Excerpt
The day Landon broke his face we were trying to hurry, so he yanked a guitar cable free from the amp halfway across the room, and it smacked him in the eye. It was funny until I noticed the blood—a thick, carmine-colored liquid—seeping through his knuckles. “Dammit!” he yelled, amid my dwindling laughter. He told me to find a first aid kit from the closet. We were in his parents’ house, an extra bedroom they’d let him semi-convert to a music studio, which basically meant his equipment—guitars, amps, various stands and cables—lay scattered all over the floor. His mom worked as an ER nurse at the hospital and kept first aid kits in every room of the house, which I felt was a bit overkill. Inside the small closet, I found a tiny plastic box with several alcohol pads, gauzes, packets of acetaminophen and ibuprofen, neomycin antibiotic cream, latex gloves, a roll of medical tape, but no Band-Aids. Some kit, right? “Do you want me to use the gloves?” I asked. “No,” he said, “just hurry.” He was shorter than me by a foot, so I crouched a little in front of him and moved his bangs to the side in order to get a look at the wound. His breath in my face smelled thin and wet, papery.
Lukas Tallent
Lukas Tallent received his Bachelor’s degree in English from Middle Tennessee State University in Murfreesboro, Tennessee, and he is currently pursuing a Master’s of Fine Arts degree at Emerson College in Boston, Massachusetts. This is his first publication.
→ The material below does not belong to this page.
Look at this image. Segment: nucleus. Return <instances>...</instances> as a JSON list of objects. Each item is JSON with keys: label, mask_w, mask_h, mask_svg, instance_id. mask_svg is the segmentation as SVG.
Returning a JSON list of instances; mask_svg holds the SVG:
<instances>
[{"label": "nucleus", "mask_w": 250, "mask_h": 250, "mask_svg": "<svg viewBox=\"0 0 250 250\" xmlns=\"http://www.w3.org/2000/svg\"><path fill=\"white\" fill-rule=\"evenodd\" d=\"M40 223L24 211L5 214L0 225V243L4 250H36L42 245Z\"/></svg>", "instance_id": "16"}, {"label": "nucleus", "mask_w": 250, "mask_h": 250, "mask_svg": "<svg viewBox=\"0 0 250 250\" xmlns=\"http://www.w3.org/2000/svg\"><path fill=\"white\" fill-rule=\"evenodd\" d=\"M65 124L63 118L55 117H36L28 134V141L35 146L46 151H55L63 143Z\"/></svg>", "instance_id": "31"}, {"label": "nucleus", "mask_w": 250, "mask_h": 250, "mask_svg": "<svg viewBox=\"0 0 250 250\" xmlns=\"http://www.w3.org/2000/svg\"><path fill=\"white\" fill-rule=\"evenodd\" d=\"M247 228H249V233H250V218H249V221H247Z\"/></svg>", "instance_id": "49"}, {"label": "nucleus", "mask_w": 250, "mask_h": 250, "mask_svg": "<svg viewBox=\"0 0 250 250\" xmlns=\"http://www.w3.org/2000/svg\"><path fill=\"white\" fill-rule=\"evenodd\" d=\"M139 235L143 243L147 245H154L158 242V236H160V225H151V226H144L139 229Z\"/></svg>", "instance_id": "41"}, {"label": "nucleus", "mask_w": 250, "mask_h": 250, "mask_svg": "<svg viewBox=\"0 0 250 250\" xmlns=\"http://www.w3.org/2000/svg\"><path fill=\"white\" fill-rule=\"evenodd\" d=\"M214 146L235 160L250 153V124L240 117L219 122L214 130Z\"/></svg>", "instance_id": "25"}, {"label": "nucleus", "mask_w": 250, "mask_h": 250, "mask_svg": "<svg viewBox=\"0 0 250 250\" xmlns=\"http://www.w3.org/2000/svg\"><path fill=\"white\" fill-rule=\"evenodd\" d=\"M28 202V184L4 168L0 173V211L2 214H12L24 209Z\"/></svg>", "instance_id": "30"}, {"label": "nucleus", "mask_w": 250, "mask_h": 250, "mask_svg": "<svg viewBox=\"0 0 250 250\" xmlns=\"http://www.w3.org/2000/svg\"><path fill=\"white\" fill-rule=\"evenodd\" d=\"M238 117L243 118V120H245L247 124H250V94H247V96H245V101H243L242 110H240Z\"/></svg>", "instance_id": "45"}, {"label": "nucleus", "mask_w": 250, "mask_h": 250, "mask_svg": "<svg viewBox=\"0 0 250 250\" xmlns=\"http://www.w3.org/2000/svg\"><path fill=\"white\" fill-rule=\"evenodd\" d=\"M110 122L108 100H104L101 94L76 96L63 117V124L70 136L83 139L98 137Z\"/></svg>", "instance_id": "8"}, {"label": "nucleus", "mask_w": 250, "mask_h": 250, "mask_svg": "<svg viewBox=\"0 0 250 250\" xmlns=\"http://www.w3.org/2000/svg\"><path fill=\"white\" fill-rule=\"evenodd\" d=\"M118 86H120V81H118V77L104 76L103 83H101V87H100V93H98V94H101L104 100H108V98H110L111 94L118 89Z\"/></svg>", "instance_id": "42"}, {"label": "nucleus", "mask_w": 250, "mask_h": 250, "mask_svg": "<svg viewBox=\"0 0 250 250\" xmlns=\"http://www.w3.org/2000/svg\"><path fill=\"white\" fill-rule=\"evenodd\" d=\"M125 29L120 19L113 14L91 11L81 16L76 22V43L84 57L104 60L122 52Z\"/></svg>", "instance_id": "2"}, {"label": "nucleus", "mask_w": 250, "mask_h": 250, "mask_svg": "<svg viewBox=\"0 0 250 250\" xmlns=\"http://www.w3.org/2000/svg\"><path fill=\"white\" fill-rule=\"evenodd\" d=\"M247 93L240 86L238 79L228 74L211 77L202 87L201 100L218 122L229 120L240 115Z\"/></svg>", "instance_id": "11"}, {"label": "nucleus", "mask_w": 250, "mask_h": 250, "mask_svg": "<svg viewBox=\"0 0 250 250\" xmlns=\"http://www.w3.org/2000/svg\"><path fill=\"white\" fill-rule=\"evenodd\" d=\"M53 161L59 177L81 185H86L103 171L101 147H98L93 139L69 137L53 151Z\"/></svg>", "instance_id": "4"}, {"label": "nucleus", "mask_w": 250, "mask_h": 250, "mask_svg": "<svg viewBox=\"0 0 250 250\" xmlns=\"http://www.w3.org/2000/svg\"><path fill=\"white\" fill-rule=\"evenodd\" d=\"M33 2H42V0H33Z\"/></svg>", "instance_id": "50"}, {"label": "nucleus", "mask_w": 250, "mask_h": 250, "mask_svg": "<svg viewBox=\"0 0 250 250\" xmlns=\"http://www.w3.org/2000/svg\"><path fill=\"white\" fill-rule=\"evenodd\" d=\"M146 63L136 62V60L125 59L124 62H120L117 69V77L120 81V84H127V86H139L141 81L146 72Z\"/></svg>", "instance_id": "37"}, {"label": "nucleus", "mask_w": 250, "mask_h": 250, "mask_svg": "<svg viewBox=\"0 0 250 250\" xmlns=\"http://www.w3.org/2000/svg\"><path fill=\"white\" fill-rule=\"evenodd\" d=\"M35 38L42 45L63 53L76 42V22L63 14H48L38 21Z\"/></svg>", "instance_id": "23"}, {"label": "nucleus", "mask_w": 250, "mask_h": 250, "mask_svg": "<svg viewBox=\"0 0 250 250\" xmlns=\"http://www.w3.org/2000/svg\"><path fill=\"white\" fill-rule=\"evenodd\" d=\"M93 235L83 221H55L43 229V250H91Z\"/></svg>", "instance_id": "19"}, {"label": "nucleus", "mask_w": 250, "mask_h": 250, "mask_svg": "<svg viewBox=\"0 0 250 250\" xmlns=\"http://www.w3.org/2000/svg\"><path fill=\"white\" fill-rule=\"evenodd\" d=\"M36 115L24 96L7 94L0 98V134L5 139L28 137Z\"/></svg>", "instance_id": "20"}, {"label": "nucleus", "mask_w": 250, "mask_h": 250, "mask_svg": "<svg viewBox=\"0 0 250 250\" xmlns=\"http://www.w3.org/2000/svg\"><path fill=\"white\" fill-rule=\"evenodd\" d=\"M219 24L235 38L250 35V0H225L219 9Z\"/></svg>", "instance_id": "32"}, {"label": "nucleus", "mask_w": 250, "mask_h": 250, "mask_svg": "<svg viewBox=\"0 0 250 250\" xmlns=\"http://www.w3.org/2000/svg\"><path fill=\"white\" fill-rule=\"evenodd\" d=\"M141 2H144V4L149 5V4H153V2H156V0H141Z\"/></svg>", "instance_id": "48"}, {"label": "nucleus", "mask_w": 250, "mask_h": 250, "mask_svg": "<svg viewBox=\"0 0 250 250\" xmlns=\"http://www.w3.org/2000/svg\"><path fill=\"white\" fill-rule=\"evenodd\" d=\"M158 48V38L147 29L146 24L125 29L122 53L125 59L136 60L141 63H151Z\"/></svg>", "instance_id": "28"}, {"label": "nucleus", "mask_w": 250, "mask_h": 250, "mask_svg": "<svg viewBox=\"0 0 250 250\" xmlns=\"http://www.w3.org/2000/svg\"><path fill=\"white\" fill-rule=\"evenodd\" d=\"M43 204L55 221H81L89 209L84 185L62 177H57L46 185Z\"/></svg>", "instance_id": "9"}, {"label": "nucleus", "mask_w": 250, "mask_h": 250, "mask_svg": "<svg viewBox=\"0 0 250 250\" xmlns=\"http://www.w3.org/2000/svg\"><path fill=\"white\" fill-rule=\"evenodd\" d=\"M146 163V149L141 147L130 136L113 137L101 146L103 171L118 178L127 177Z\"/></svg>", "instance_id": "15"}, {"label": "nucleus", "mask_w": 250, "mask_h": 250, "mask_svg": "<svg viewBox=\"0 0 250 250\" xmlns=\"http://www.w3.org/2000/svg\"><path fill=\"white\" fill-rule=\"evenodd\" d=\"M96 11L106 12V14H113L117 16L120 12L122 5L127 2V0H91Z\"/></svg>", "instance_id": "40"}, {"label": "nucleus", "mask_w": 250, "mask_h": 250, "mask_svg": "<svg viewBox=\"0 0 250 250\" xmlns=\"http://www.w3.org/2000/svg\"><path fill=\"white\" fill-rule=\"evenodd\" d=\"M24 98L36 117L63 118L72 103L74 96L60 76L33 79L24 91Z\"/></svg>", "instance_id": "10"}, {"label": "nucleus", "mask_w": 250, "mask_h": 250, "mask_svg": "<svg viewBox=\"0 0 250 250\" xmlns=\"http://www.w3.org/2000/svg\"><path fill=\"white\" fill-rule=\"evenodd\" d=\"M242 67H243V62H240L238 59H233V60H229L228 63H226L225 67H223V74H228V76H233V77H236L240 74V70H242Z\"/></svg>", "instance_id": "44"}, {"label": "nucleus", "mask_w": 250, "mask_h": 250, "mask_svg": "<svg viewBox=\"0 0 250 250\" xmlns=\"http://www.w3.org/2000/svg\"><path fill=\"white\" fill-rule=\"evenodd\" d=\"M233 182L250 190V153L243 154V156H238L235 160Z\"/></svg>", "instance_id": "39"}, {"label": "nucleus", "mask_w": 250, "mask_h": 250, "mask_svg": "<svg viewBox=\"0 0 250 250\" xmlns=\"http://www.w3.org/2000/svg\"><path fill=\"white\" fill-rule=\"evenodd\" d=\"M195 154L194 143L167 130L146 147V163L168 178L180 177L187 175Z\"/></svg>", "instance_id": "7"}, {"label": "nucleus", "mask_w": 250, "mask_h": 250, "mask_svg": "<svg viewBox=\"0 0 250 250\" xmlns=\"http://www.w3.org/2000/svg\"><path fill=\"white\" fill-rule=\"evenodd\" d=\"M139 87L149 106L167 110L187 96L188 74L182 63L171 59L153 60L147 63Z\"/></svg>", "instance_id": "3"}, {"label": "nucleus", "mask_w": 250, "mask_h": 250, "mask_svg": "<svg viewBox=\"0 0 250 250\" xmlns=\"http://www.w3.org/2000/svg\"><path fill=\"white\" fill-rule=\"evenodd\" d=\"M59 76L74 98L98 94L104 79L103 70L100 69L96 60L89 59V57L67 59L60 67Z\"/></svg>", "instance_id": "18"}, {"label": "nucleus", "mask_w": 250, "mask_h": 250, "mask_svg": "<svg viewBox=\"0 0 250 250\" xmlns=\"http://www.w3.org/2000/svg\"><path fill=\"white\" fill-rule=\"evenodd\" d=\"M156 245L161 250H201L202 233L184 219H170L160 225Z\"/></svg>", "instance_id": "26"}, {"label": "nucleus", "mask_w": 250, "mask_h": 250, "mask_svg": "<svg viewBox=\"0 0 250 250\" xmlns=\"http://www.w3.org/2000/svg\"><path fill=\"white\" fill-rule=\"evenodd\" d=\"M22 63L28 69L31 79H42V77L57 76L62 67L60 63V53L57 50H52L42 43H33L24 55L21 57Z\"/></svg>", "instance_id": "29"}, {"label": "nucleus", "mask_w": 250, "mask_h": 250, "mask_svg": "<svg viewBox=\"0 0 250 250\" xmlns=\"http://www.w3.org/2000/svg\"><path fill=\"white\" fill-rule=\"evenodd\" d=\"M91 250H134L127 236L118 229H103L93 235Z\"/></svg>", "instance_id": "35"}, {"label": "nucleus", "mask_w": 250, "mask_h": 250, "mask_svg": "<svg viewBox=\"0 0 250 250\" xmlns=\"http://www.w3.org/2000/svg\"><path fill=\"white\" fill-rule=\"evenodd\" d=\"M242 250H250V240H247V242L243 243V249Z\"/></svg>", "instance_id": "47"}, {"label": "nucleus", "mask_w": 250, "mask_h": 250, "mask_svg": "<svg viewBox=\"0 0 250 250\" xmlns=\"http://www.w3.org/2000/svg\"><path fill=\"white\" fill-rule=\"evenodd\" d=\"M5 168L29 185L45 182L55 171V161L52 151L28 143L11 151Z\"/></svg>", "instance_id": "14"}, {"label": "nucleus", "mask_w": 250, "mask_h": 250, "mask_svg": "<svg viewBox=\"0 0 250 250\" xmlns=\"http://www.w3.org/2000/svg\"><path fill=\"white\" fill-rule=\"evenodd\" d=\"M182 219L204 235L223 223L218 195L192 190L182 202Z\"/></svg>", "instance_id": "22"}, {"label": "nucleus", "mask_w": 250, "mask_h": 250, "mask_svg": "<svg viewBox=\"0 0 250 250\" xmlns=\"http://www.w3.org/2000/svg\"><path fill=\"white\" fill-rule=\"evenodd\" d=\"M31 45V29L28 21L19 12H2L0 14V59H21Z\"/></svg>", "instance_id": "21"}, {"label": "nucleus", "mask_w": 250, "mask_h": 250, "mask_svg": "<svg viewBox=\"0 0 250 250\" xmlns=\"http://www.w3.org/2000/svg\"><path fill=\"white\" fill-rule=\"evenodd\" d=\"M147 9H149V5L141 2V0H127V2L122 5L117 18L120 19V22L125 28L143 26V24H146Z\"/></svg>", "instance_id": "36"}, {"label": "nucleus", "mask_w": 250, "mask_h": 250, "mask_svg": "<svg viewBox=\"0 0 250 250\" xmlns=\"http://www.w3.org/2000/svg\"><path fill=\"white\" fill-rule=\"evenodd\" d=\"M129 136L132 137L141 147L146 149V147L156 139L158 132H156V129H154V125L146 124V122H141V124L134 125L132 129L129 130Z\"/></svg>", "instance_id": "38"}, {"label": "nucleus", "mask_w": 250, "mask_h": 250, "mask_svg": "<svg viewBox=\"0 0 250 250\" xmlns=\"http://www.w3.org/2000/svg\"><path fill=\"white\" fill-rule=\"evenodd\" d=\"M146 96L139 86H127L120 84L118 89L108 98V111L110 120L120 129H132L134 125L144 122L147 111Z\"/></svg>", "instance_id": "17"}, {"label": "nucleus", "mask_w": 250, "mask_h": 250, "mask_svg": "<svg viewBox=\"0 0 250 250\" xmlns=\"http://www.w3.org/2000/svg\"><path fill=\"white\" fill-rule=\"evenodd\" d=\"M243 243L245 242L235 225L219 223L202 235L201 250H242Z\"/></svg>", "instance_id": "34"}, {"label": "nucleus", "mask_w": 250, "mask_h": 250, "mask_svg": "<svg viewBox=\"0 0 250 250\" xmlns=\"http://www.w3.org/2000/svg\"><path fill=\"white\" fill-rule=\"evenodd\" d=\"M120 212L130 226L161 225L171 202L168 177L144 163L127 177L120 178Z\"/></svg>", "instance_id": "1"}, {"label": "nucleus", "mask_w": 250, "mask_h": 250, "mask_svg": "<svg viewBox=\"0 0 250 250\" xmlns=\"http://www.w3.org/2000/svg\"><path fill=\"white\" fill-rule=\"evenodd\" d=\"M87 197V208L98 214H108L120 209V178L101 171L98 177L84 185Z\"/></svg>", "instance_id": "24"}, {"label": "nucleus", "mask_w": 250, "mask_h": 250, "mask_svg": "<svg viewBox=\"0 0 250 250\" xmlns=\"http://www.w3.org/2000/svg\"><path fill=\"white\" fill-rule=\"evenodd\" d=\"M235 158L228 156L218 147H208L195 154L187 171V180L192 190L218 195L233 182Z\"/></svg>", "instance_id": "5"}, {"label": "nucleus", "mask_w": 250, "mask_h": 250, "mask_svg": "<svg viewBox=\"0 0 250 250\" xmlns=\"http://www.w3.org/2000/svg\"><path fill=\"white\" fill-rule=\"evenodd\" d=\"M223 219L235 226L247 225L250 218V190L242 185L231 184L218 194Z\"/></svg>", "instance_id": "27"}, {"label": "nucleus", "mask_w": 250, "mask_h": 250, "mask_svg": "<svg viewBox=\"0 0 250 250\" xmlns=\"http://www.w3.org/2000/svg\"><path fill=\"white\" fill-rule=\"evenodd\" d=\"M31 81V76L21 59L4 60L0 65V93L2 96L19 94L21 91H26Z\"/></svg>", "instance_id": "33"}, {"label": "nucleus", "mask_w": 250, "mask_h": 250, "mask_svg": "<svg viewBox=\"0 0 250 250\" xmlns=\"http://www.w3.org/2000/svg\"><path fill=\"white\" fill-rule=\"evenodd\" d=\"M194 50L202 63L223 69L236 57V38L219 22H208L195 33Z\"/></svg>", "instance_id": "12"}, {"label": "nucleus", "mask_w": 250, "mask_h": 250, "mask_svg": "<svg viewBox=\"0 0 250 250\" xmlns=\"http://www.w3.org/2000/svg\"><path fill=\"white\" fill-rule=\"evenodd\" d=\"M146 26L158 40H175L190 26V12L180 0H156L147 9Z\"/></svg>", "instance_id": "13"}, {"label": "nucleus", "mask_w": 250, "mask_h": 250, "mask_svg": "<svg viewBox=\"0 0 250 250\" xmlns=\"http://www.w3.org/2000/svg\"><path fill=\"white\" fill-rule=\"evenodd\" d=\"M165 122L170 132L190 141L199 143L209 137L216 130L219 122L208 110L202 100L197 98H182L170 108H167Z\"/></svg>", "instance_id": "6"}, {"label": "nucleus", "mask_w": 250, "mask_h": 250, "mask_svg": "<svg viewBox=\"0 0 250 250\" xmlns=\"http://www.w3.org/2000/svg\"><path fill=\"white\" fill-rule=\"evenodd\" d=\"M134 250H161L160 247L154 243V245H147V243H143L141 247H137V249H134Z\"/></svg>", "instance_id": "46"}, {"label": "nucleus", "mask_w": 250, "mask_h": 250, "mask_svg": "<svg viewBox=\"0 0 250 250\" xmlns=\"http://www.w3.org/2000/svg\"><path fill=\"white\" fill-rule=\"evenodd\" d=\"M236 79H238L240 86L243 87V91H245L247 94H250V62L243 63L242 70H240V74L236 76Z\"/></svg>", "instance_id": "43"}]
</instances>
Patrick Ryan on Tres Amores
One of the best parts of my job is reading a story that comes in on submission, getting knocked out by the quality of the writing, and then discovering that the author hasn’t published anywhere before. It’s an immediate and special type of fondness that floods in, a kind of “instant nostalgia,” because it means One Teen Story will always be the first magazine to usher that author’s writing into the world.
And so it is my distinct pleasure to present to you “Tres Amores,” written by Lukas Tallent. It’s a story about music and songwriting. It’s a story about friendship, longing, and desire. It’s a story about three friends, one of whom, for better or for worse, is the brightest tip of the triangle.
I don’t want to give anything away; I’ll let the story unfold for you the way it did for me. But I will say that there’s a wonderful balance going on here in that the narrative voice is both young and mature, hopeful and jaded, love-weary and yet reaching for love. I hope you enjoy “Tres Amores,” and I’m confident we’ll be hearing more from Lukas Tallent in the future. Thank you, as always, for reading.